CUDA aware MPI works on system but not for Julia

Chiil · January 23, 2022, 9:39am

I have problems getting CUDA-aware MPI running in Julia. I have a C++ example that works perfectly if I run it with mpiexec -n 2 ./alltoall_test. The equivalent Julia code run with mpiexec -n 2 julia alltoall_test.jl fails on a segmentation fault with [1642930332.032032] [gcn19:4087661:0] gdr_copy_md.c:122 UCX ERROR gdr_pin_buffer failed. length :65536 ret:22. I have set up the MPI using the system MPI and it reports the correct version, so my impression is that the problem lies on the CUDA side which wants to download artefacts as soon as I use CuArray, despite CUDA being installed. My impression is that am using an CUDA version that is incompatible with the compilation of MPI, but I do not know how to verify this. I used the JULIA_CUDA_USE_BINARY_BUILDER=false setting. The two test codes are:

using MPI
using CUDA

np = 2

MPI.Init()

comm = MPI.COMM_WORLD
mpiid = MPI.Comm_rank(comm)
print("The MPI rank is: $mpiid\n")

device!(mpiid)
print("The CUDA device is: $(device())\n")

n = 1024
data_cpu = rand(n)
data_out_cpu = similar(data_cpu)
data = CuArray(data_cpu)
data_out = similar(data)

# Test the alltoall on the CPU
mpi_data_cpu = MPI.UBuffer(data_cpu, 512)
mpi_data_out_cpu = MPI.UBuffer(data_out_cpu, 512)
@time MPI.Alltoall!(mpi_data_cpu, mpi_data_out_cpu, comm)
@time MPI.Alltoall!(mpi_data_cpu, mpi_data_out_cpu, comm)
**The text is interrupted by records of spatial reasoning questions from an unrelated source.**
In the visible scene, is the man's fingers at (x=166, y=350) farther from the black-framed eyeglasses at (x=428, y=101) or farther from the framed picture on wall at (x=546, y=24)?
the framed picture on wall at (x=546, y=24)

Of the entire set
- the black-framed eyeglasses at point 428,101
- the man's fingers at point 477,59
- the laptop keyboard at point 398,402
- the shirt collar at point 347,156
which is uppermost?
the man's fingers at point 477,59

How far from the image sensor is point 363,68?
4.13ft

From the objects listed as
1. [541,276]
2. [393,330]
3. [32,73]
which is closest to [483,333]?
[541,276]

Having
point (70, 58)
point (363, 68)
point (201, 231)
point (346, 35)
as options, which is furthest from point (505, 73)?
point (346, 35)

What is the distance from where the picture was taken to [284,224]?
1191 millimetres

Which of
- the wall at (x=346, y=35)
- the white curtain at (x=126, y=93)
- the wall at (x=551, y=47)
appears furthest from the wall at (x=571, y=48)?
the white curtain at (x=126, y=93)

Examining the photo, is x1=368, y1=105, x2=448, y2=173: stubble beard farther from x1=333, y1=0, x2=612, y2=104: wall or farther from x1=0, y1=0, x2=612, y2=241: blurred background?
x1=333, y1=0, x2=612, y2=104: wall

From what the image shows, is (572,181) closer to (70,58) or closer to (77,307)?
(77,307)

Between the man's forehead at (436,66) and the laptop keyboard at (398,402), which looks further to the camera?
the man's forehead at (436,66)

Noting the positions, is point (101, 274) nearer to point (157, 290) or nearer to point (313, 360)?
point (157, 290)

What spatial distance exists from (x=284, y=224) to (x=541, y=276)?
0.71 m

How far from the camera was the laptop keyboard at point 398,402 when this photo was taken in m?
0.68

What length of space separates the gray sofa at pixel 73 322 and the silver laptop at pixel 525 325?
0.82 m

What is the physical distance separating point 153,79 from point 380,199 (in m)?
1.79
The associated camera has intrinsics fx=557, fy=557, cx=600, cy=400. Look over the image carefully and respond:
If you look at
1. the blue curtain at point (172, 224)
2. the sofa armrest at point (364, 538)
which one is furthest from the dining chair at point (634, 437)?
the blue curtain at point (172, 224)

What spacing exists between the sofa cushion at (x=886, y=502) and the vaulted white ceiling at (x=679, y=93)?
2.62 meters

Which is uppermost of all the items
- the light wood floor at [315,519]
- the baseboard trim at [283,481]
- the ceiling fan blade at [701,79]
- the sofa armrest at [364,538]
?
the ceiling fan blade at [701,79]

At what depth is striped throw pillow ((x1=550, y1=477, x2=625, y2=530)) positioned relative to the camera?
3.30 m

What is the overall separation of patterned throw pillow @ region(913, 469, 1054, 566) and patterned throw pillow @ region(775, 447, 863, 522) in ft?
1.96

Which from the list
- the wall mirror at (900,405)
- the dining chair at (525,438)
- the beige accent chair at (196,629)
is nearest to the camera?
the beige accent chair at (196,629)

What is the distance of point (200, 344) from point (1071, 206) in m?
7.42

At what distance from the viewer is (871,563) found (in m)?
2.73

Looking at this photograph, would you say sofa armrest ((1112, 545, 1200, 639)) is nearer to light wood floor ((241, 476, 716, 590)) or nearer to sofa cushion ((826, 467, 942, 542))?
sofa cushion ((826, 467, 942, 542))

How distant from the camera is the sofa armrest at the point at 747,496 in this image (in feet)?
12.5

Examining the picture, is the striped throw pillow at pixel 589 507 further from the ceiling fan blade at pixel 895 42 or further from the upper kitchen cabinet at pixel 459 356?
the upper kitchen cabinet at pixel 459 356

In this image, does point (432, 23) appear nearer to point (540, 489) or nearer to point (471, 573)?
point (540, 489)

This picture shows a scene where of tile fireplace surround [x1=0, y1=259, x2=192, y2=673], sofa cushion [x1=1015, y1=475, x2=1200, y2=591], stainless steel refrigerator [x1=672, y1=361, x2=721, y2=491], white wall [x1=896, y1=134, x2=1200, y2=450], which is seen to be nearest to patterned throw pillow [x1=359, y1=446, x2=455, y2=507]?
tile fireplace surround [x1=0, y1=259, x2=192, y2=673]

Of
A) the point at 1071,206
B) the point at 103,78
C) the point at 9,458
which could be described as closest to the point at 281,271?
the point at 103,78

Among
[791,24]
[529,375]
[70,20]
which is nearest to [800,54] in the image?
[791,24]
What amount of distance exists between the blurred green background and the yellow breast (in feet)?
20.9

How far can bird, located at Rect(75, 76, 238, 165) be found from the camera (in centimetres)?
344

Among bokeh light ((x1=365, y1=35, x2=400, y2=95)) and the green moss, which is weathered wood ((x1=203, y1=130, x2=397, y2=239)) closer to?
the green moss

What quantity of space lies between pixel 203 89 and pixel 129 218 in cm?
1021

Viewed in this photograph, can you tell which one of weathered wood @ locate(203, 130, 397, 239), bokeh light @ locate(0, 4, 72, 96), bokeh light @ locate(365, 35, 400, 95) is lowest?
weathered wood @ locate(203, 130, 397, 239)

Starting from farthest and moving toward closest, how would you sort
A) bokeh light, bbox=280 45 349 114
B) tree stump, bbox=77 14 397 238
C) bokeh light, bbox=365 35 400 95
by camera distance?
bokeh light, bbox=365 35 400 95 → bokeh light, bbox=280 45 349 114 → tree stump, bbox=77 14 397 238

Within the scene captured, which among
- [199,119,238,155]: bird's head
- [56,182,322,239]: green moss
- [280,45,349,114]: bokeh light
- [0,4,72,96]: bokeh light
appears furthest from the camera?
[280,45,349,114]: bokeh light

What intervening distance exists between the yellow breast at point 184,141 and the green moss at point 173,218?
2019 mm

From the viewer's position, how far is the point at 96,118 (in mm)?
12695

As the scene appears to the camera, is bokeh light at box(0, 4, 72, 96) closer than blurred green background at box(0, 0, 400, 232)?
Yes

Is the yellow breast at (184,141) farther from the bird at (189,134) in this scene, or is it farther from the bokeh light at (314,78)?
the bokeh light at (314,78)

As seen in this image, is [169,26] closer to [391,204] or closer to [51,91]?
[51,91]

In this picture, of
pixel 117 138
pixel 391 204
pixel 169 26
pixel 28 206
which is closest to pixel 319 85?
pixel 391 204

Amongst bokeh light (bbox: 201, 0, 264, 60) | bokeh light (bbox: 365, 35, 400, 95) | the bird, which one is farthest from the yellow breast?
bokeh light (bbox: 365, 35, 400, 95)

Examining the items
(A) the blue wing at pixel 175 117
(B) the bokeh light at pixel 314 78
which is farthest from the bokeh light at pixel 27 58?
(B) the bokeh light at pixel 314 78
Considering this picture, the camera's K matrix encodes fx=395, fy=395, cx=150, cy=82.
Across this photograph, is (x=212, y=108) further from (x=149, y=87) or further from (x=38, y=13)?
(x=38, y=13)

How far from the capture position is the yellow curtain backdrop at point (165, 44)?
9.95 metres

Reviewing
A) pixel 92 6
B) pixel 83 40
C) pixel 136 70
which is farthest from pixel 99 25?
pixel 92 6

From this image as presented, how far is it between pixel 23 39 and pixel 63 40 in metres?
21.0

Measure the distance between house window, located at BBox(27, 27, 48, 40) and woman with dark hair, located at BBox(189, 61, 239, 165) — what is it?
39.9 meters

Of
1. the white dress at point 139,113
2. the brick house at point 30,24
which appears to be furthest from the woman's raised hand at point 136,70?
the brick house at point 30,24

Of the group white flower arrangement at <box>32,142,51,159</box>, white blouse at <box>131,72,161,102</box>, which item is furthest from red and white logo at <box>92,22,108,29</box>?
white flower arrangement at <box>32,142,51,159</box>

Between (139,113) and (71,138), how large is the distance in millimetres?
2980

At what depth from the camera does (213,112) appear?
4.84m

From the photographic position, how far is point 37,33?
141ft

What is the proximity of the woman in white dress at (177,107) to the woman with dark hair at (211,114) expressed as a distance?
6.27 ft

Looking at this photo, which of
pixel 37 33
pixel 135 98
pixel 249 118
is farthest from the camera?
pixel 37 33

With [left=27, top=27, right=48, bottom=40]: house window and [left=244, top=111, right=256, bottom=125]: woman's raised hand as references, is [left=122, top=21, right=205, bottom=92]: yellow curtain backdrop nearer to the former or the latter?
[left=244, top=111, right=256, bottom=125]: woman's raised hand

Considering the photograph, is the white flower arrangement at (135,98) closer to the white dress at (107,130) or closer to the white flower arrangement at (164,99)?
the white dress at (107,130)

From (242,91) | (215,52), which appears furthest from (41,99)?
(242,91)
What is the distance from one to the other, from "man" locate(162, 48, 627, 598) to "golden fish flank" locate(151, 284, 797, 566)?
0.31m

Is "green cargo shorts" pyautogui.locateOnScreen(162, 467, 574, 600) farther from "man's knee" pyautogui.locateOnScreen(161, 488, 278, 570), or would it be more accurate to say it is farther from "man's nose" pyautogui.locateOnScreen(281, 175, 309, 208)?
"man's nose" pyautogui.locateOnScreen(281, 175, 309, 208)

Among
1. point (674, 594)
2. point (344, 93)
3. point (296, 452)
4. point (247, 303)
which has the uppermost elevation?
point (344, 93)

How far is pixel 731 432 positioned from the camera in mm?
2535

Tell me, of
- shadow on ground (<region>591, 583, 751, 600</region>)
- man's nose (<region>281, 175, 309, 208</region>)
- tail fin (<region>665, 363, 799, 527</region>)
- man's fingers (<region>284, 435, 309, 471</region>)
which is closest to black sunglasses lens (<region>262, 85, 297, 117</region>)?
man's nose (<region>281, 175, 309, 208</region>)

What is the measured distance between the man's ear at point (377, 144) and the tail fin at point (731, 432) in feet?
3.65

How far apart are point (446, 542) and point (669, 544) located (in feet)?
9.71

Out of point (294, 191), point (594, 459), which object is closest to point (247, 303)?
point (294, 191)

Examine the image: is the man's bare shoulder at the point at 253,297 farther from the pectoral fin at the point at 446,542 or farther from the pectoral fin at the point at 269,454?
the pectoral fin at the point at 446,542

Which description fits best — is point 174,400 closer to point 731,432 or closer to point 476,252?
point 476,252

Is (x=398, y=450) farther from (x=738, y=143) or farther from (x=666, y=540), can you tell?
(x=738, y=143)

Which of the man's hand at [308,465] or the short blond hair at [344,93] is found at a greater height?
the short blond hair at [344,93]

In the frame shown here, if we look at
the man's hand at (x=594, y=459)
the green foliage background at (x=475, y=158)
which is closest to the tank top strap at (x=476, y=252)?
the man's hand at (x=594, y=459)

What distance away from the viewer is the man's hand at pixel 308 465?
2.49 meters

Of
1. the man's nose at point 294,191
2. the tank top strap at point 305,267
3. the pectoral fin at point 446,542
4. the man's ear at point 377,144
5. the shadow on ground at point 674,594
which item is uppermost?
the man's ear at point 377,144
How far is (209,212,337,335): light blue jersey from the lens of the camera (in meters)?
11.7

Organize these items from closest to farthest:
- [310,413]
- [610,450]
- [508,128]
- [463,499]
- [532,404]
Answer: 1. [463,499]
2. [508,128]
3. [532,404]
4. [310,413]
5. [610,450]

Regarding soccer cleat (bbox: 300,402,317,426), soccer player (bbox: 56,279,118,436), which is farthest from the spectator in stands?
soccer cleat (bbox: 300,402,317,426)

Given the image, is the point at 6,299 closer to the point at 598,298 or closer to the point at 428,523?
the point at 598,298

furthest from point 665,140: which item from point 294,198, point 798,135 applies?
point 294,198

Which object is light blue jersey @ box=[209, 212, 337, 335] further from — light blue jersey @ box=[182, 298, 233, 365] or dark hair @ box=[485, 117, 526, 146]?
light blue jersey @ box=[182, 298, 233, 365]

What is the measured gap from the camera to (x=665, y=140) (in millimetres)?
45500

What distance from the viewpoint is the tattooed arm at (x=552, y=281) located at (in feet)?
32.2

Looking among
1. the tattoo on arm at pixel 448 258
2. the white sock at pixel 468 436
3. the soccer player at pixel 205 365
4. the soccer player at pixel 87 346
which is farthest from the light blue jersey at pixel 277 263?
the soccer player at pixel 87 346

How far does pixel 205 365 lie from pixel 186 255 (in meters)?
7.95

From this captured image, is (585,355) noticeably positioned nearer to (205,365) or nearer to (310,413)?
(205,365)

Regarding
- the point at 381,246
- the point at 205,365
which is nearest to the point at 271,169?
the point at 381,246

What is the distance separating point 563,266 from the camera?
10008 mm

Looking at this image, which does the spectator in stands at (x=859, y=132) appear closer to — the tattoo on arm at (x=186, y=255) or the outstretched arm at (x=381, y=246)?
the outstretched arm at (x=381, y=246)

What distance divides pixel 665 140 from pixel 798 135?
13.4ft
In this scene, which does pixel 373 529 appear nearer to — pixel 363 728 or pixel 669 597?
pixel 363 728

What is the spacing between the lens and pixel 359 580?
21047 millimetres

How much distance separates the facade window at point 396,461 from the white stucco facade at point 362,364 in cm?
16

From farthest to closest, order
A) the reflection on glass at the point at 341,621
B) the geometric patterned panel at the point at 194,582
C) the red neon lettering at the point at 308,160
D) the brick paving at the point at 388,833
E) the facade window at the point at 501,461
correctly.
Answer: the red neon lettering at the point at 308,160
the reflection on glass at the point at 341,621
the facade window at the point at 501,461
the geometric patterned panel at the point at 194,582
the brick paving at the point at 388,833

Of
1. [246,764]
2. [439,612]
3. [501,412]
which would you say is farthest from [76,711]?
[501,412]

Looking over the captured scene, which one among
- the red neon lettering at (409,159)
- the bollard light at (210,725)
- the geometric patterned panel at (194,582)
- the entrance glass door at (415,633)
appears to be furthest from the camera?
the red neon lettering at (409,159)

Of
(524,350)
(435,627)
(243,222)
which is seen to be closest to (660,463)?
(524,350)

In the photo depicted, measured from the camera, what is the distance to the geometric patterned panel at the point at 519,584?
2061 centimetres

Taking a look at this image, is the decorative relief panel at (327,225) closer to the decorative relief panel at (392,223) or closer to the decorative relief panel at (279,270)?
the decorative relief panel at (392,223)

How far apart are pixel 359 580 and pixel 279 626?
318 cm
# Test the alltoall on the GPU
print("$mpiid has CUDA: $(MPI.has_cuda())\n")
mpi_data = MPI.UBuffer(data, 512)
mpi_data_out = MPI.UBuffer(data_out, 512)
@time MPI.Alltoall!(mpi_data, mpi_data_out, comm)
@time MPI.Alltoall!(mpi_data, mpi_data_out, comm)

# Close the MPI.
MPI.Finalize()

and

#include <iostream>
#include <vector>
#include <mpi.h>
#include <cuda_runtime_api.h>
#include <cuda.h>
#include <chrono>

int main()
{
    MPI_Init(NULL, NULL);

    int n, id;
    MPI_Comm_size(MPI_COMM_WORLD, &n);
    MPI_Comm_rank(MPI_COMM_WORLD, &id);

    const size_t size_tot = 1024*1024*1024;
    const size_t size_max = size_tot / n;

    // CPU TEST
    std::vector<double> a_cpu_in (size_tot);
    std::vector<double> a_cpu_out(size_tot);
    std::fill(a_cpu_in.begin(), a_cpu_in.end(), id);

    std::cout << id << ": Starting CPU all-to-all\n";
    auto time_start = std::chrono::high_resolution_clock::now();
    MPI_Alltoall(
            a_cpu_in .data(), size_max, MPI_DOUBLE,
            a_cpu_out.data(), size_max, MPI_DOUBLE,
            MPI_COMM_WORLD);
    auto time_end = std::chrono::high_resolution_clock::now();
    auto duration = std::chrono::duration<double, std::milli>(time_end-time_start).count();
    std::cout << id << ": Finished CPU all-to-all in " << std::to_string(duration) << " (ms)\n";

    // GPU TEST
    int id_local = id % 4;
    cudaSetDevice(id_local);
    double* a_gpu_in;
    double* a_gpu_out;
    cudaMalloc((void **)&a_gpu_in , size_tot * sizeof(double));
    cudaMalloc((void **)&a_gpu_out, size_tot * sizeof(double));
    cudaMemcpy(a_gpu_in, a_cpu_in.data(), size_tot*sizeof(double), cudaMemcpyHostToDevice);

    int id_gpu;
    cudaGetDevice(&id_gpu);
    std::cout << id << ", " << id_local << ", " << id_gpu << ": Starting GPU all-to-all\n";
    time_start = std::chrono::high_resolution_clock::now();
    MPI_Alltoall(
            a_gpu_in , size_max, MPI_DOUBLE,
            a_gpu_out, size_max, MPI_DOUBLE,
            MPI_COMM_WORLD);
    time_end = std::chrono::high_resolution_clock::now();
    duration = std::chrono::duration<double, std::milli>(time_end-time_start).count();

    std::cout << id << ", " << id_local << ", " << id_gpu << ": Finished GPU all-to-all in " << std::to_string(duration) << " (ms)\n";

    MPI_Finalize();
    return 0;
}

samo · January 23, 2022, 10:16am

You need to set JULIA_CUDA_USE_BINARY_BUILDER=false not only for the installation of CUDA.jl, but also have it set each time you are running a code using CUDA.jl. Did you do that? Else, it will use the binary builder as this is something checked each time at runtime.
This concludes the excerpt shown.